King's career is remarkable not just for its longevity and highlights, but also for the number of times he could have simply given up. It's a measure of his fortitude and, he admits, "good genes," that King was eager and able to tackle such difficult topics as death and dementia in, respectively, his recent comeback triumphs Dying at Grace (2003) and Memory for Max, Claire, Ida and Company (2005).
"None of this would be happening now," laughs King, commenting on his recent, and highly deserved, tributes, "if it weren't for Rudy Buttignol [then head of network programming at TVO], who brought me back to documentaries after so many years."

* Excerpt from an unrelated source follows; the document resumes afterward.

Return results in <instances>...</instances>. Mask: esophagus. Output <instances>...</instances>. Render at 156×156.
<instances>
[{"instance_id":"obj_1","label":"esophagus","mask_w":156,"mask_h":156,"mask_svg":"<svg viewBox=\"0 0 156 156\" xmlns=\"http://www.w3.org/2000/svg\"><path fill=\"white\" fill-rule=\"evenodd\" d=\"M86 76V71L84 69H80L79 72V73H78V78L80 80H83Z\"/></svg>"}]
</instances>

King has often reinvented his career, having lived in Vancouver, Spain, England, Toronto, and now Saskatchewan, while working in diverse genres: feature dramas, episodic TV, MOWs, short and feature documentaries and experimental productions incorporating both fact and fiction. Through it all, he has garnered numerous accolades.
Even his more commercial period saw him pick up a number of prizes. In 1978, One Night Stand, his MOW adaptation of playwright Carol Bolt's mature exploration of modern sexuality, garnered four Canadian Film Awards. Ready for Slaughter (1983), about farmers trying to save their farms from foreclosure, won the Banff Festival's best TV drama trophy, while the director took home a 1993 Gemini Award for an episode of Road to Avonlea.